In 2011-2012, Carson Whitelemons worked with us one day a week on our project working to end prison-based gerrymandering, primarily building out our Correctional Facility Locator. She graduated from Smith College in May 2012 and is now a Research Associate in the Democracy Program at the Brennan Center for Justice.
In 2003, Matt Widmer researched how all 50 states define in their constitutions and statutes where people in prison reside. His research formed an integral part of all future publications and advocacy on the Prisoners of the Census project.
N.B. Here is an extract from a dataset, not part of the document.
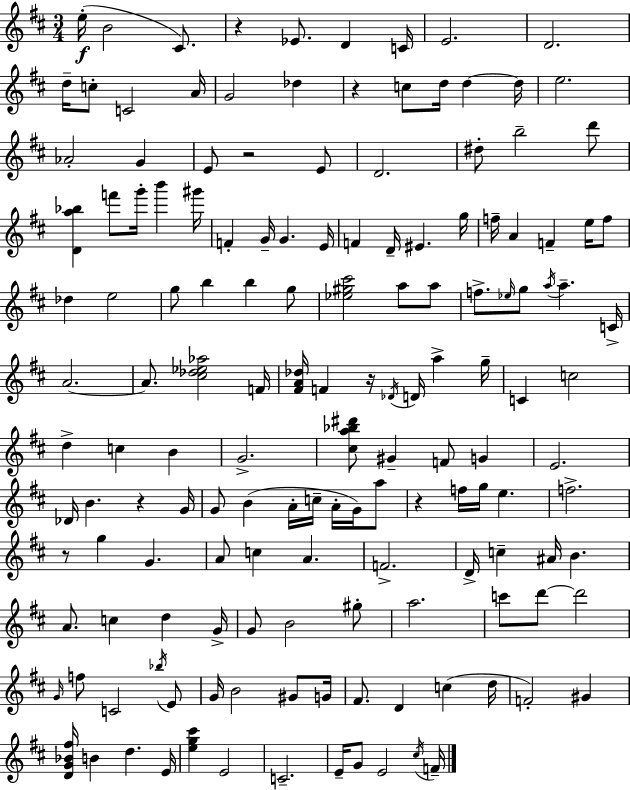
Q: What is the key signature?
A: D major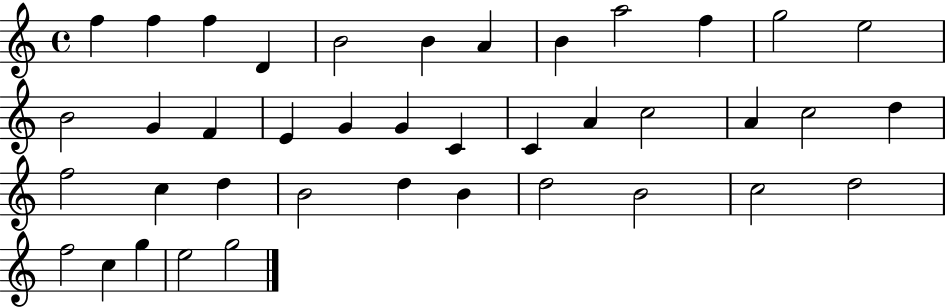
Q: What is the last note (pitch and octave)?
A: G5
He is now an attorney in Alaska.
As a participant in our 2012 Alternative Spring Break program, Tom Wiehl helped us build a database that will support ending prison-based gerrymandering in Vermont and Idaho, and he used his skills developed while earning an MFA in Fine Arts to help us graphically explain vote dilution and prison-based gerrymandering in Oklahoma, Rhode Island, and Wisconsin. He graduated from the University of Connecticut School of Law in 2013 and served as a Staff Attorney with the State of Connecticut's Office of Consumer Counsel, advocating for the rights of Connecticut consumers as to regulated utilities and broadband internet access.
Emma Ruth was a researcher and writer at the Prison Policy Initiative. Emma is an activist, scholar, and educator whose work focuses on the intersection of social services and criminal punishment. For the Prison Policy Initiative, she wrote briefings about the criminal legal system's overlap with two less-well-known systems — the child welfare system and the civil commitment system — as well as a briefing on how states can prevent family separation as a result of incarceration.
Emma has published work with abolitionist organizations including the upEND Movement and is a lead researcher at the Free to Heal Collective.
As a first year first year law student at the University of North Carolina School of Law, Joseph Miles Wobbleton helped us with a project on automatic suspension of drivers licenses for drug convictions unrelated to driving.